PROMPT:
All pictures are to be dropped, and the remaining data set down exactly.

DATASET EXCERPT:
▬▬▬▬▬▬▬▬▬▬

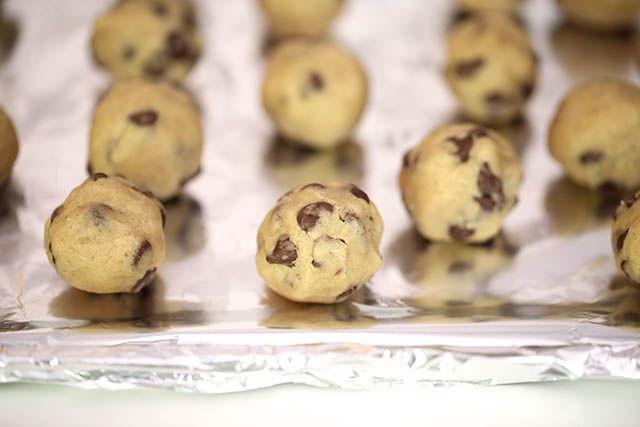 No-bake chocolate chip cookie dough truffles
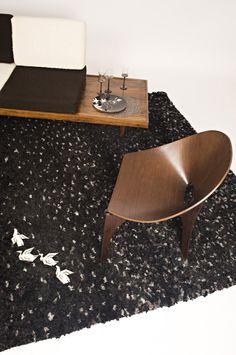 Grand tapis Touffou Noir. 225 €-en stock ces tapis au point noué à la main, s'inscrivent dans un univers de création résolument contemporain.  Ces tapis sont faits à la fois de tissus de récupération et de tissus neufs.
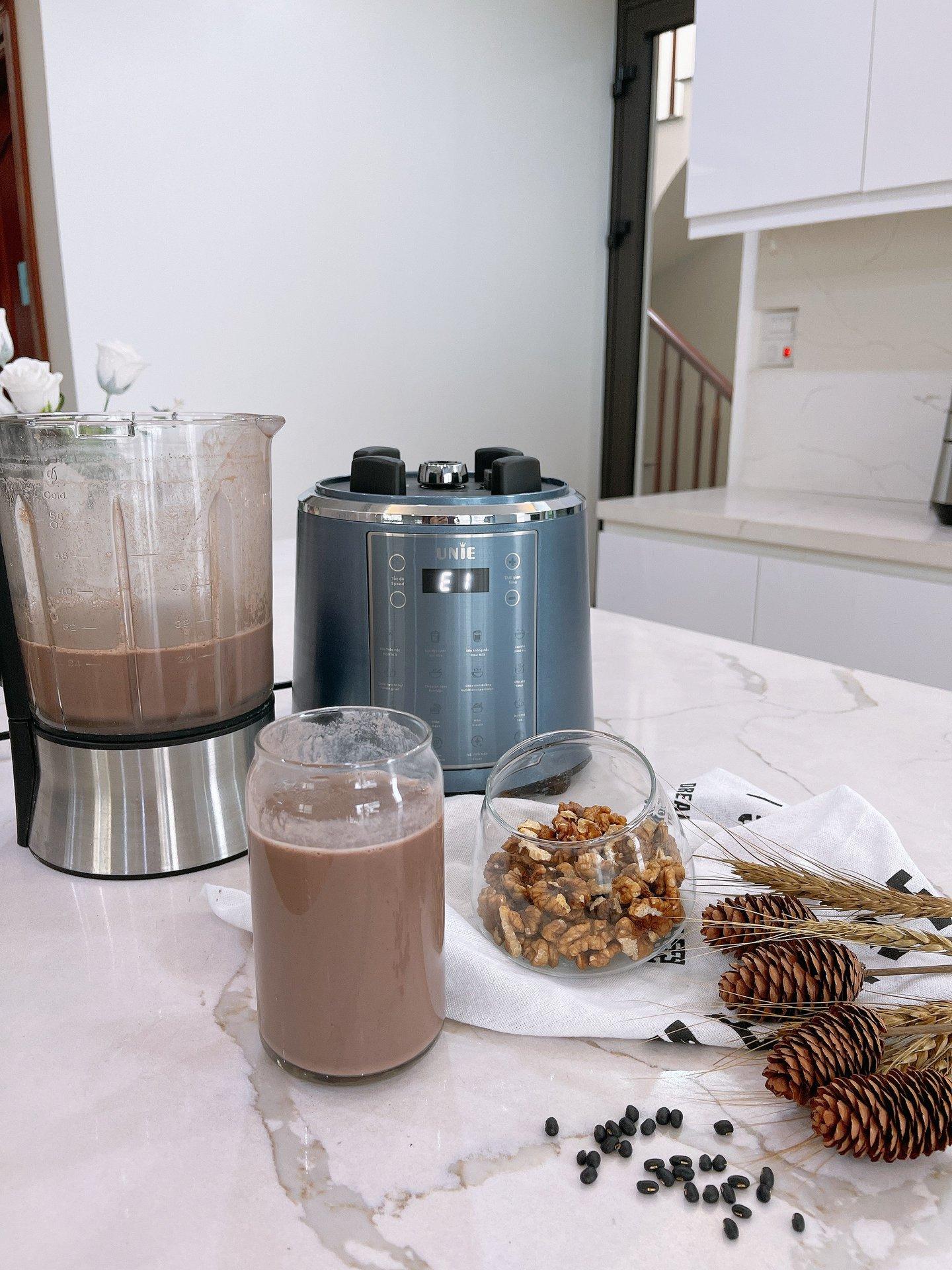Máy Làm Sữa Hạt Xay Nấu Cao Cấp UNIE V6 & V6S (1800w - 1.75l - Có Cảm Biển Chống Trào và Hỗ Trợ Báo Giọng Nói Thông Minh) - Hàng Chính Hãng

▬▬▬▬▬▬▬▬▬▬

ANSWER SPACE:
 No-bake chocolate chip cookie dough truffles
 Grand tapis Touffou Noir. 225 €-en stock ces tapis au point noué à la main, s'inscrivent dans un univers de création résolument contemporain.  Ces tapis sont faits à la fois de tissus de récupération et de tissus neufs.
Máy Làm Sữa Hạt Xay Nấu Cao Cấp UNIE V6 & V6S (1800w - 1.75l - Có Cảm Biển Chống Trào và Hỗ Trợ Báo Giọng Nói Thông Minh) - Hàng Chính Hãng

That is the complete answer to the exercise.